Череп поднялся, прошелся по подвалу, ответил:
— Они все, не попавшие под газ, приняли бой. Кстати, потери моего отряда — девять человек убитыми и шесть ранеными. И это при том, что мы имели полное преимущество. Но спецназ не поднял руки. Отстреливались до последнего патрона. Но, видит бог, я не хотел их убивать.
— Откуда подобный гуманизм у главаря шайки бандитов, пришедшей в Россию не урюк собирать, а убивать, сеять смерть?
— Дело не в гуманизме, Макаров. Дело в том, что вся твоя группа была нужна мне разоруженной, но целой и невредимой!
— Что-то я не понимаю тебя, Алхваз!
— Поймешь! Все поймешь! А сейчас поднимайся, пойдем наверх, в более удобное для серьезного разговора помещение.
Капитан посмотрел на Гурадзе:
— Уверен, что не попытаюсь бежать?
— Не уверен! Только куда тебе, Дима, бежать? К тем, кто сдал тебя? Они встретят! Пулей в лоб или трибуналом над трусом, виновным в гибели боевого подразделения.

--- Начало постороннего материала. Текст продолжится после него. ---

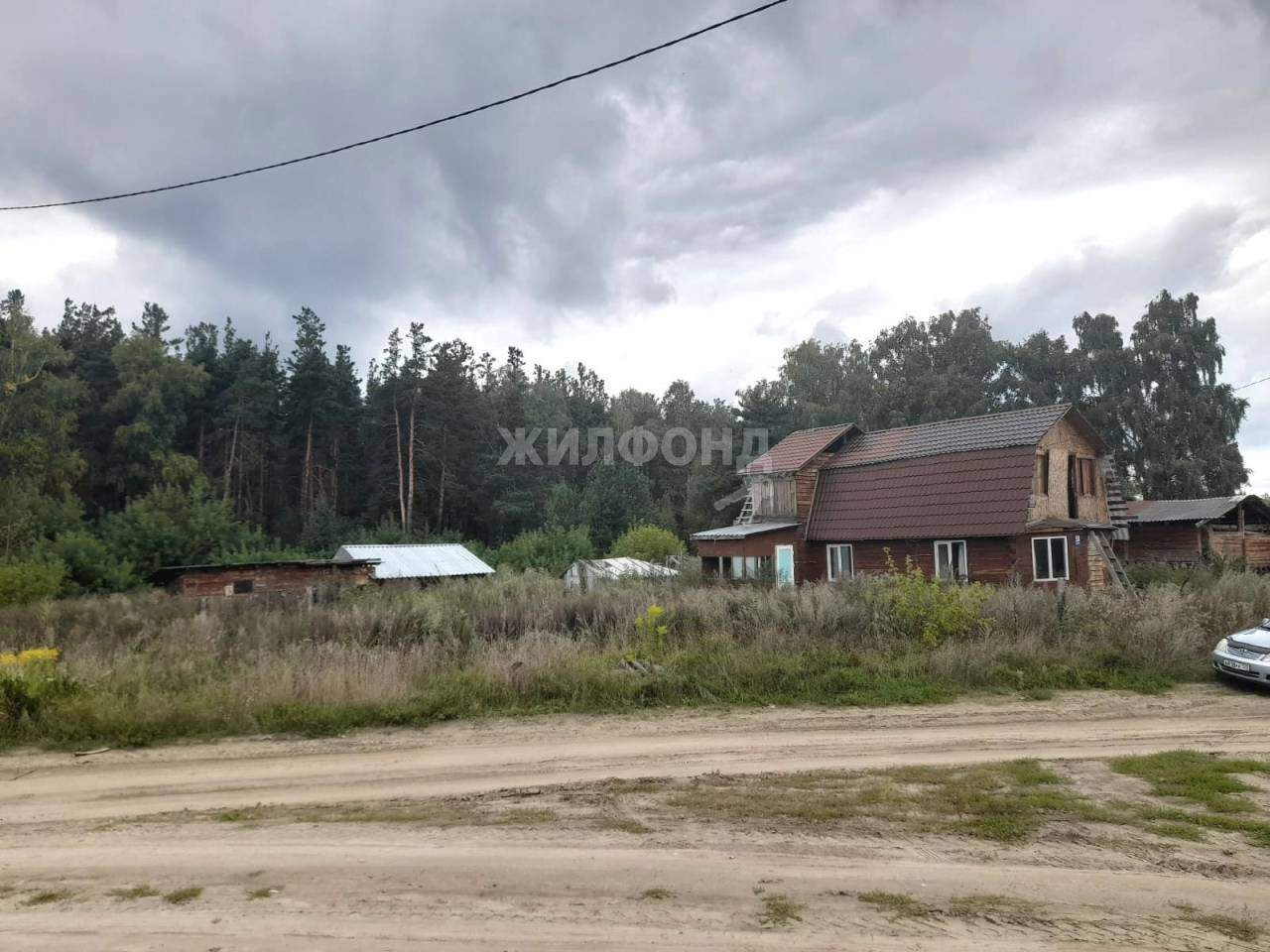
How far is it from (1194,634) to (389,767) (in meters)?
13.2

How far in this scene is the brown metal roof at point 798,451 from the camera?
30.8m

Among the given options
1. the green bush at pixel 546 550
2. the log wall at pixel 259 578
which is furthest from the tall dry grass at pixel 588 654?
the green bush at pixel 546 550

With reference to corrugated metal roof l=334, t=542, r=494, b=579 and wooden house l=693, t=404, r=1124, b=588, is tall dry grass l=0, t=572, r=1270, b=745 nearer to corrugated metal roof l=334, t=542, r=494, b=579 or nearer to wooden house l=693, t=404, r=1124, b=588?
wooden house l=693, t=404, r=1124, b=588

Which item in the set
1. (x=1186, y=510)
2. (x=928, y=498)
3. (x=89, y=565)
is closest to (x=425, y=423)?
(x=89, y=565)

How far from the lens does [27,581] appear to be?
26766 mm

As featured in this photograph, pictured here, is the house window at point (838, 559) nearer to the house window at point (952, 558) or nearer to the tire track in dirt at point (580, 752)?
the house window at point (952, 558)

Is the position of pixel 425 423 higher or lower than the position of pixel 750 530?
higher

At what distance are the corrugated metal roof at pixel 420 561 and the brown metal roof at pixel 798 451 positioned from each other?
41.5 feet

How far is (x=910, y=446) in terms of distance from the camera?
28.6 m

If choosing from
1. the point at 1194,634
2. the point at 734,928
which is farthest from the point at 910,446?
the point at 734,928

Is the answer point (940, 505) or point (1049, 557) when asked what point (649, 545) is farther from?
point (1049, 557)

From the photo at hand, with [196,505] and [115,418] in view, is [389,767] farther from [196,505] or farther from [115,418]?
[115,418]

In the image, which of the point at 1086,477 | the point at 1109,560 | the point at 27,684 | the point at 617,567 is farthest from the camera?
the point at 617,567

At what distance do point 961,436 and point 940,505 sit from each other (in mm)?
3068
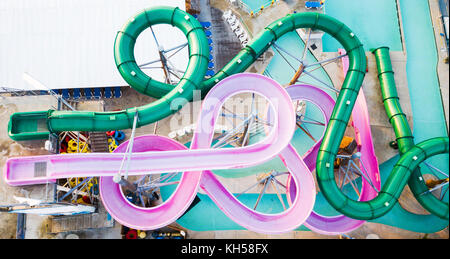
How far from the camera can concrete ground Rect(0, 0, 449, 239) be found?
961 inches

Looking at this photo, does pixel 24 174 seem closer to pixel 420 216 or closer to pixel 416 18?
pixel 420 216

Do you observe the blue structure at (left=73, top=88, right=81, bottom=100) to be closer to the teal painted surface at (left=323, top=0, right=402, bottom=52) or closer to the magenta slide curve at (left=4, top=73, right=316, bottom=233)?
the magenta slide curve at (left=4, top=73, right=316, bottom=233)

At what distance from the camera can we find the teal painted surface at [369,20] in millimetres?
36812

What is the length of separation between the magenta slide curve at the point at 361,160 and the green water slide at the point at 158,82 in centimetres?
377

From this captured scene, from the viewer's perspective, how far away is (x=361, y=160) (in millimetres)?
29312

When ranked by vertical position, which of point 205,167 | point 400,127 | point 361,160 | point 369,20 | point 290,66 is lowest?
point 205,167

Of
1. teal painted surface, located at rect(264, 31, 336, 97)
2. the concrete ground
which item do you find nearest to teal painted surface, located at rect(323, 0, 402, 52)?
the concrete ground

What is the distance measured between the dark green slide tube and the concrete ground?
1086 millimetres

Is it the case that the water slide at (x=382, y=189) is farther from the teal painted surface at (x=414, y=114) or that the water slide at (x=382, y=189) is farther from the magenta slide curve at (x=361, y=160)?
the teal painted surface at (x=414, y=114)

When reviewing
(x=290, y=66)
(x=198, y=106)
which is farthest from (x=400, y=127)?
(x=198, y=106)

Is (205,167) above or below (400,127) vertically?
below

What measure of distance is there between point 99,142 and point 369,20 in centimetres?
3396

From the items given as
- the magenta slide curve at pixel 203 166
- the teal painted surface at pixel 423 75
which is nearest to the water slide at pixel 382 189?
the magenta slide curve at pixel 203 166

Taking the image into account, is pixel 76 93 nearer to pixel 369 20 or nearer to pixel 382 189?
pixel 382 189
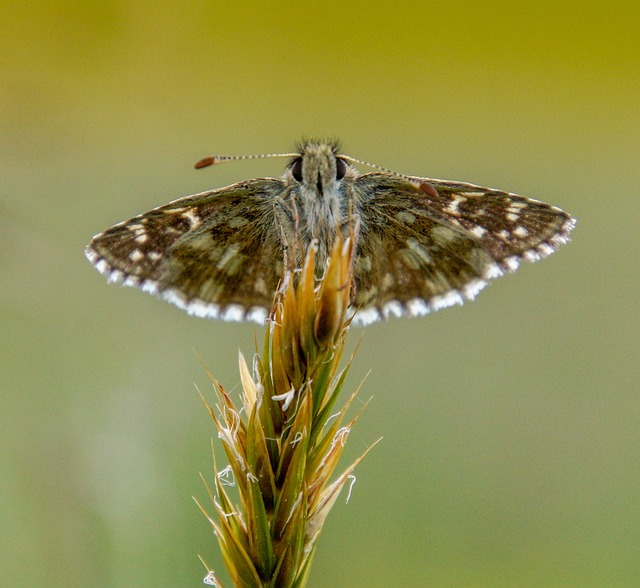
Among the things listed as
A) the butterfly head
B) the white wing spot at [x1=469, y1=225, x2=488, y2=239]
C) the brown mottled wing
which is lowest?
the white wing spot at [x1=469, y1=225, x2=488, y2=239]

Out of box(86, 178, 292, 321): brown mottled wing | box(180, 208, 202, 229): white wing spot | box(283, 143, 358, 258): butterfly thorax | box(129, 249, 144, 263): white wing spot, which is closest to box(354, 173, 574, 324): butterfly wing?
box(283, 143, 358, 258): butterfly thorax

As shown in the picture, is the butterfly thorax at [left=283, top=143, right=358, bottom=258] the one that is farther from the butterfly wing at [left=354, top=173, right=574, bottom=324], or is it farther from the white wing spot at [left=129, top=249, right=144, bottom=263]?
the white wing spot at [left=129, top=249, right=144, bottom=263]

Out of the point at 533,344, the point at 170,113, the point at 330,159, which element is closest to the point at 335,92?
the point at 170,113

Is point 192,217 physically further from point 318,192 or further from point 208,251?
point 318,192

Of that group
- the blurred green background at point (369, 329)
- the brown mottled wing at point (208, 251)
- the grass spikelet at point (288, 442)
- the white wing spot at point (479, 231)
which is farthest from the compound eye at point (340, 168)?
the blurred green background at point (369, 329)

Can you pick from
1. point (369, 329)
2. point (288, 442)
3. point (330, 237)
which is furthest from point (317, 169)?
point (369, 329)

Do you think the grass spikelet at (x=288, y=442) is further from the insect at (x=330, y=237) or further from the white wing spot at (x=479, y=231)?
the white wing spot at (x=479, y=231)
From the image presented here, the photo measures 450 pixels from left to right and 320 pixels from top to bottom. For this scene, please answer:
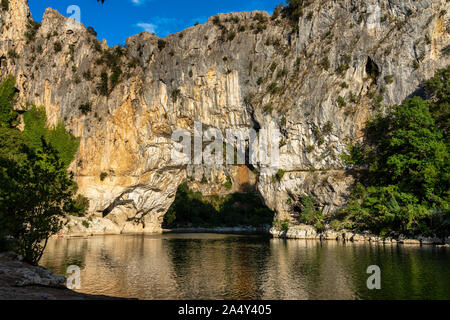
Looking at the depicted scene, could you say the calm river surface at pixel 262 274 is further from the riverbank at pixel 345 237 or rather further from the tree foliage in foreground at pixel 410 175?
the tree foliage in foreground at pixel 410 175

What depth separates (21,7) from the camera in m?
49.9

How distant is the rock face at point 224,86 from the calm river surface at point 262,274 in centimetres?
1912

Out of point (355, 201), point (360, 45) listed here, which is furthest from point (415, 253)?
point (360, 45)

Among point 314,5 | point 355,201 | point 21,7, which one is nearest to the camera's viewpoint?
point 355,201

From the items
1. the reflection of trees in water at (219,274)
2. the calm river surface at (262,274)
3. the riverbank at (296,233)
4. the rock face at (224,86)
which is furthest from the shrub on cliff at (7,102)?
the reflection of trees in water at (219,274)

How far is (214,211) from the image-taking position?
82562 millimetres

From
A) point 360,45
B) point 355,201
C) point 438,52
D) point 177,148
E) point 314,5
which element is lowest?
point 355,201

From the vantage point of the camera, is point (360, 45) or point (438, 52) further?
point (360, 45)

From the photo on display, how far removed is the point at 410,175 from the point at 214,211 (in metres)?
55.1

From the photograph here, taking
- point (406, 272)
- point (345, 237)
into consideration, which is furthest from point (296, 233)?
point (406, 272)

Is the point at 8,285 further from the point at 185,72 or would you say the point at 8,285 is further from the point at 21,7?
the point at 21,7

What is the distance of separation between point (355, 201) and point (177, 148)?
27.4 m

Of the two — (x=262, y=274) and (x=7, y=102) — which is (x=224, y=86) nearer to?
(x=7, y=102)

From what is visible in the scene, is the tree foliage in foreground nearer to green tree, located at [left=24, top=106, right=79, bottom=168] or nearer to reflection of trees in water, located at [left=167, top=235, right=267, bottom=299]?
reflection of trees in water, located at [left=167, top=235, right=267, bottom=299]
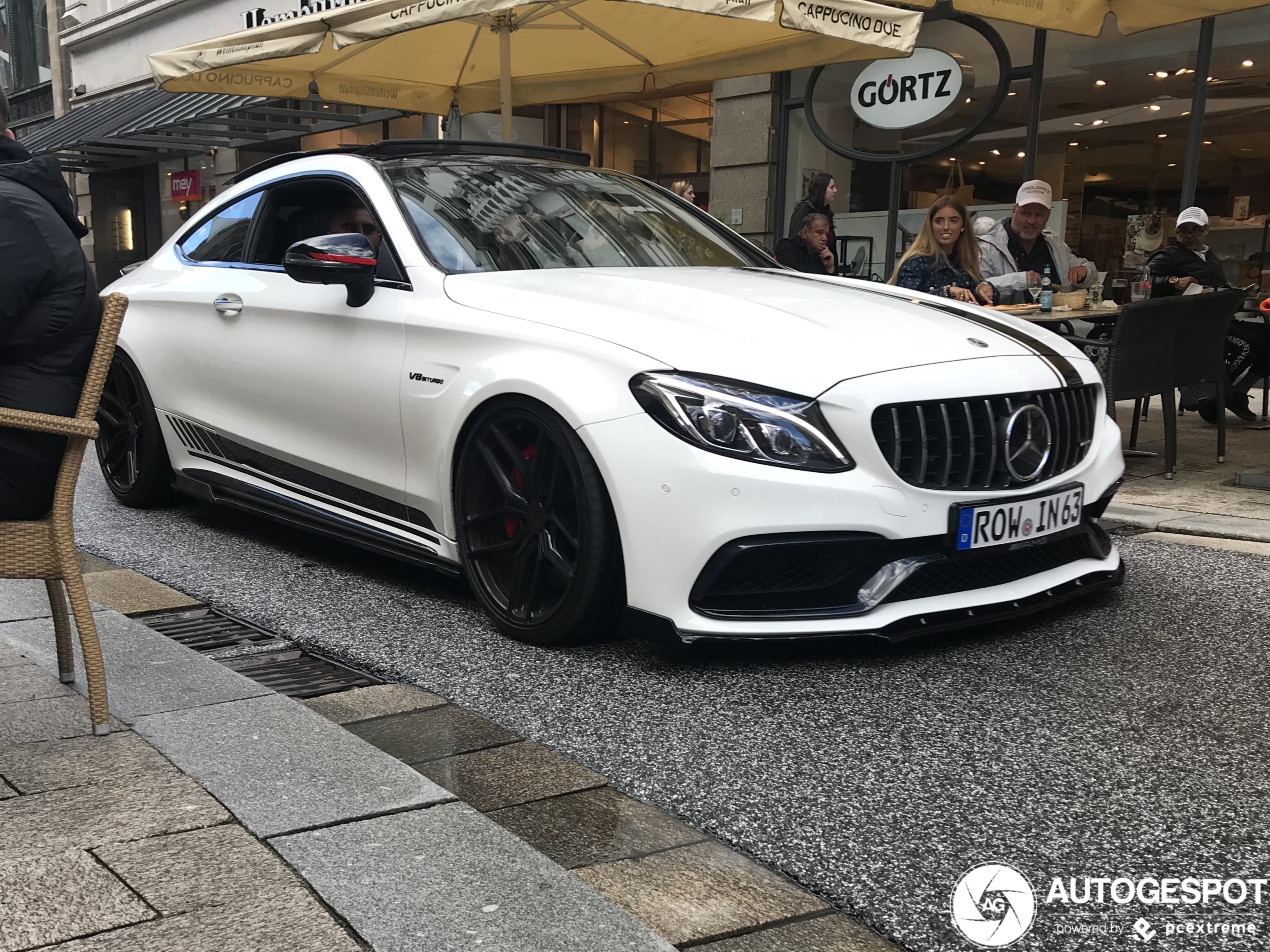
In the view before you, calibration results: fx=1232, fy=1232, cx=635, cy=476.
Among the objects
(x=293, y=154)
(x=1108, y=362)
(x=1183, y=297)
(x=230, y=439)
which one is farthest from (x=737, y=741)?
(x=1183, y=297)

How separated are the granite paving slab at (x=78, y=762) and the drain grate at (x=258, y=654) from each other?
0.61m

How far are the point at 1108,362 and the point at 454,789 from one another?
4.66 m

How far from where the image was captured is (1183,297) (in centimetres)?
657

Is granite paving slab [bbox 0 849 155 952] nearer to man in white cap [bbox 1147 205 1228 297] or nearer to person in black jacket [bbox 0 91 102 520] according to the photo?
person in black jacket [bbox 0 91 102 520]

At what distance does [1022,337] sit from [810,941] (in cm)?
241

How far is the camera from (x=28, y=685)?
3262 mm

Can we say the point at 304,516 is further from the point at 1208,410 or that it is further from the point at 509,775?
the point at 1208,410

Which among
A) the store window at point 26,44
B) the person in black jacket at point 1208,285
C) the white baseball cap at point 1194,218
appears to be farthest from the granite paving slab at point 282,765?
the store window at point 26,44

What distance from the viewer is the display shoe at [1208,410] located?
28.5 ft

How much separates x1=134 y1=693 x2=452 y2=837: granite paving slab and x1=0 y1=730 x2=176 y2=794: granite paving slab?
4 centimetres

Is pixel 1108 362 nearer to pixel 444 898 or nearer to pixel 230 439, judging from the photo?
pixel 230 439

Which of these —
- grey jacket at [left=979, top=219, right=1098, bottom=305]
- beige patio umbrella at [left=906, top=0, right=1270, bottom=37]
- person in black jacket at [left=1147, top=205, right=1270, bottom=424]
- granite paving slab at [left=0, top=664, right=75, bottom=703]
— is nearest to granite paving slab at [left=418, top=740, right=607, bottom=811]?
granite paving slab at [left=0, top=664, right=75, bottom=703]

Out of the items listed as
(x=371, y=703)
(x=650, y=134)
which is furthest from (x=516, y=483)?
(x=650, y=134)

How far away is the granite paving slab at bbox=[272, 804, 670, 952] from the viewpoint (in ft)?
6.52
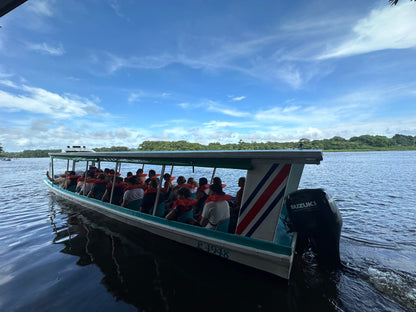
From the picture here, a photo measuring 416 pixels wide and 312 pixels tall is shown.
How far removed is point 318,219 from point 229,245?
1.73 meters

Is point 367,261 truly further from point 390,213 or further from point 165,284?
point 390,213

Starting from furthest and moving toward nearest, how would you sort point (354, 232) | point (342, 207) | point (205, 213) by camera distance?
point (342, 207)
point (354, 232)
point (205, 213)

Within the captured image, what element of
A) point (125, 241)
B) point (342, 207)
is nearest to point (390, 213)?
point (342, 207)

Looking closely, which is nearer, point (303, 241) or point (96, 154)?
point (303, 241)

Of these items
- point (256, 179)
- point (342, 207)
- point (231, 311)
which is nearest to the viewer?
point (231, 311)

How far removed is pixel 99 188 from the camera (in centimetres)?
868

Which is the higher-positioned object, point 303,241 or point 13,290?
point 303,241

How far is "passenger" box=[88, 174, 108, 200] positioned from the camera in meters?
8.63

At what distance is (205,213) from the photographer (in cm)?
470

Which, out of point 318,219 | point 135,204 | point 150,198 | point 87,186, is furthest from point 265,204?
point 87,186

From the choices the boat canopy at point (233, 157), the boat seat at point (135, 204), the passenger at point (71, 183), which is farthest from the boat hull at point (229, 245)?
the passenger at point (71, 183)

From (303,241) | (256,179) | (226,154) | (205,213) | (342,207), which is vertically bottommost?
(342,207)

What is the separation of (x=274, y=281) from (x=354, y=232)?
4.51 m

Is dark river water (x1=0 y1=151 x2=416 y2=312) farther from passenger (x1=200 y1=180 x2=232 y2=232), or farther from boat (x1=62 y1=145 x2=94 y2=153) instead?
boat (x1=62 y1=145 x2=94 y2=153)
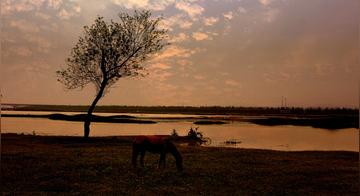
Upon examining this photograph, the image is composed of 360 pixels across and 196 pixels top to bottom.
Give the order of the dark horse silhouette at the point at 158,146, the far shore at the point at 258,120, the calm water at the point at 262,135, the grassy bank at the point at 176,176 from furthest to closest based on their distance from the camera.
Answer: the far shore at the point at 258,120, the calm water at the point at 262,135, the dark horse silhouette at the point at 158,146, the grassy bank at the point at 176,176

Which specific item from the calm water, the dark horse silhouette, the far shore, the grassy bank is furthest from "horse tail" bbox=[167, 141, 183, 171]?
the far shore

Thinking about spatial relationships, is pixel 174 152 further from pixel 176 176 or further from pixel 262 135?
pixel 262 135

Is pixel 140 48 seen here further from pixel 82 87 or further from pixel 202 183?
pixel 202 183

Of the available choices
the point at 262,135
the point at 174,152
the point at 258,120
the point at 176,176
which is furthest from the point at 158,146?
the point at 258,120

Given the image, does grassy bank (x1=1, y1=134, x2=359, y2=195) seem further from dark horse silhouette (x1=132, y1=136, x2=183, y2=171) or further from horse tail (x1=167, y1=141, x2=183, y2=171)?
dark horse silhouette (x1=132, y1=136, x2=183, y2=171)

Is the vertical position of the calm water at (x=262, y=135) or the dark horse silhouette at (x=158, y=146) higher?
the dark horse silhouette at (x=158, y=146)

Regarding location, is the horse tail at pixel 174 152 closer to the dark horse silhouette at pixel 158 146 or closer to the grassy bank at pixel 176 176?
the dark horse silhouette at pixel 158 146

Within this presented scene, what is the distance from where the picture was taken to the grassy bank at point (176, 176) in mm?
19094

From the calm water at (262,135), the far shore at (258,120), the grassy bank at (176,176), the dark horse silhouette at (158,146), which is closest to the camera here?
the grassy bank at (176,176)

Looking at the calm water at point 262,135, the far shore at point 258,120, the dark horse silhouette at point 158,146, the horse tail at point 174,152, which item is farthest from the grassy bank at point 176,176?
the far shore at point 258,120

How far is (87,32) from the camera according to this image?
50062 mm

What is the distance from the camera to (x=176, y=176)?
71.7 feet

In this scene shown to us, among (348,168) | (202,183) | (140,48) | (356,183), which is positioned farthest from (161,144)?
(140,48)

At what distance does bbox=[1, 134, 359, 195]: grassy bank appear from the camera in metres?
19.1
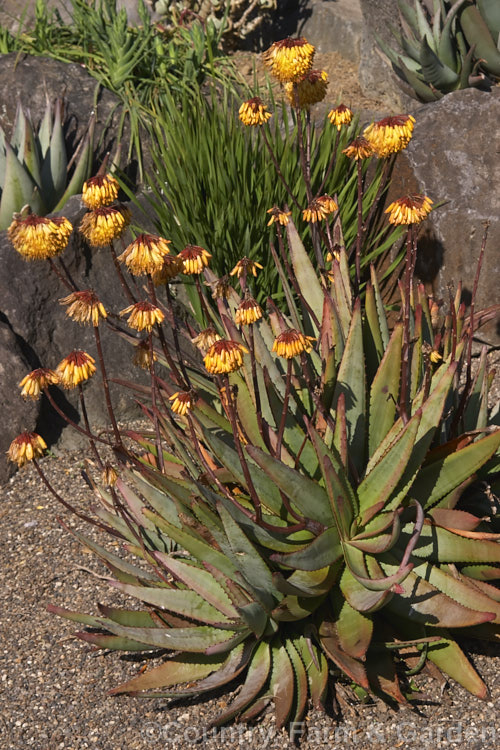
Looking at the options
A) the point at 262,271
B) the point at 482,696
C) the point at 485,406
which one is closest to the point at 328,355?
the point at 485,406

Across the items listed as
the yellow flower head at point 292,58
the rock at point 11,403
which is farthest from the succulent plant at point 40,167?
the yellow flower head at point 292,58

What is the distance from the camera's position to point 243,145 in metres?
4.73

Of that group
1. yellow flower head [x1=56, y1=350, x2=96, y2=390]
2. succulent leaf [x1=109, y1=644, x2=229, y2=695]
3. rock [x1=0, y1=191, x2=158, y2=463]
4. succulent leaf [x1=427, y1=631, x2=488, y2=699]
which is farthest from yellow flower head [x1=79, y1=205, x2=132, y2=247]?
rock [x1=0, y1=191, x2=158, y2=463]

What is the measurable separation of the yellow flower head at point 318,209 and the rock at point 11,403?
1834mm

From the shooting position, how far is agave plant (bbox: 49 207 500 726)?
2.56m

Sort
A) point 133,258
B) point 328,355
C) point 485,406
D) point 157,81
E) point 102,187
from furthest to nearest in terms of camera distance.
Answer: point 157,81 → point 485,406 → point 328,355 → point 102,187 → point 133,258

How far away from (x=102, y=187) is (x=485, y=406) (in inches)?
63.9

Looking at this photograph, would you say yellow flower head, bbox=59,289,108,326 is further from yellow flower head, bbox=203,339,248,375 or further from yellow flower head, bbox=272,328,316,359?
yellow flower head, bbox=272,328,316,359

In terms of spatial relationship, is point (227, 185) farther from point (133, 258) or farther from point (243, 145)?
point (133, 258)

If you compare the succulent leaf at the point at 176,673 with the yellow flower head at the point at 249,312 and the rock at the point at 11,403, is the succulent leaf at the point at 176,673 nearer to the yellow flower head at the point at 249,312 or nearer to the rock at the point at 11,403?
the yellow flower head at the point at 249,312

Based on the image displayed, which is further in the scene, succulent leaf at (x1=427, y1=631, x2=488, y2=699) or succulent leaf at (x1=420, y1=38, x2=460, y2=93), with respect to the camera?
succulent leaf at (x1=420, y1=38, x2=460, y2=93)

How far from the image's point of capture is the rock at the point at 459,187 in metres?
4.73

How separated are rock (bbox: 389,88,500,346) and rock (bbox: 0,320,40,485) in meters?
2.27

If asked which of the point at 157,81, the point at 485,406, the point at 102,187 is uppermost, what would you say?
Result: the point at 157,81
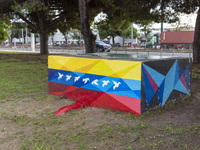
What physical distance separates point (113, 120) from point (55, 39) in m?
95.4

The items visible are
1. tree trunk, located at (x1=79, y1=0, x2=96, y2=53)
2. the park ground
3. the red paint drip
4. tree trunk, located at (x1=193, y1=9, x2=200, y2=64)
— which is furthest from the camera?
tree trunk, located at (x1=193, y1=9, x2=200, y2=64)

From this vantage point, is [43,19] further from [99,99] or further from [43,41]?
[99,99]

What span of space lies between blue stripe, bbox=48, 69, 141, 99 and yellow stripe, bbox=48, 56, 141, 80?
0.10 m

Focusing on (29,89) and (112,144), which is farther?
(29,89)

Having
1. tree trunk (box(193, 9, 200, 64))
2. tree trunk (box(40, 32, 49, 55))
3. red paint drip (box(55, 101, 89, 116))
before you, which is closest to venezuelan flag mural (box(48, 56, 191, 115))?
red paint drip (box(55, 101, 89, 116))

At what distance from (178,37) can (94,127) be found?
34.6 m

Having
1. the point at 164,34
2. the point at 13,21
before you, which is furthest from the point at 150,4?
the point at 164,34

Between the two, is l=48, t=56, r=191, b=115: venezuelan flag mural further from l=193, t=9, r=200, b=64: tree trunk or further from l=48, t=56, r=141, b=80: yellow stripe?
l=193, t=9, r=200, b=64: tree trunk

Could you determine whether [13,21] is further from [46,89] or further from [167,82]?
[167,82]

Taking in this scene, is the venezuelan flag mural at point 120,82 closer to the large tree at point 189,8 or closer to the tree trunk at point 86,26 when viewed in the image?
the tree trunk at point 86,26

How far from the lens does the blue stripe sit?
5.16 meters

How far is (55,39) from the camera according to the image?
3824 inches

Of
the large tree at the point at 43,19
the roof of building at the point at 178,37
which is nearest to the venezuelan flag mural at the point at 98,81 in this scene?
the large tree at the point at 43,19

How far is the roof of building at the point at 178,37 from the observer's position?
35.7m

— Ты обещал назвать мне имя предателя!
— Я это помню! И назову тех, кто подставил тебя. Я вообще многое поведаю тебе о том, о чем ты даже не догадывался, служа в отдельном полку особого назначения.
— Даже так?
— Да! Так идем?
— Прямо в трусах?
— Одежда ждет тебя в моем кабинете. До него дойдешь и в трусах.
— А где моя форма? Твои доблестные абреки сняли ее с меня, как трофей? Вместе с часами?
Гурадзе отрицательно покачал головой:
— Нет! Мои воины не мародеры. Форму снять приказал я. Вместе с часами!
— Зачем?
— Мы скоро уйдем отсюда. В Гули-Чу прибудет комиссия, разбираться, что произошло с группой спецназа под командованием Макарова. Эта комиссия обнаружит следы кровопролитного боя. Трупы убитых спецназовцев и боевиков. Будет среди них и изувеченный взрывом гранат труп доблестно сражавшегося капитана Макарова, подорвавшего себя, чтобы избежать плена. Труп будет обезображен так, что «Макарова» можно будет опознать лишь по часам да некоторым фрагментам формы. Этого для комиссии вполне достаточно. Тем более что некоторые чины очень заинтересованы, чтобы ты больше никогда не появился в полку. А лучше, чтобы вообще сдох в горах. Но об этом и многом, извини, не особо приятном для тебя — позже, после завтрака. Так идем? Или тебе еще нужно время поразмыслить в этом подвале?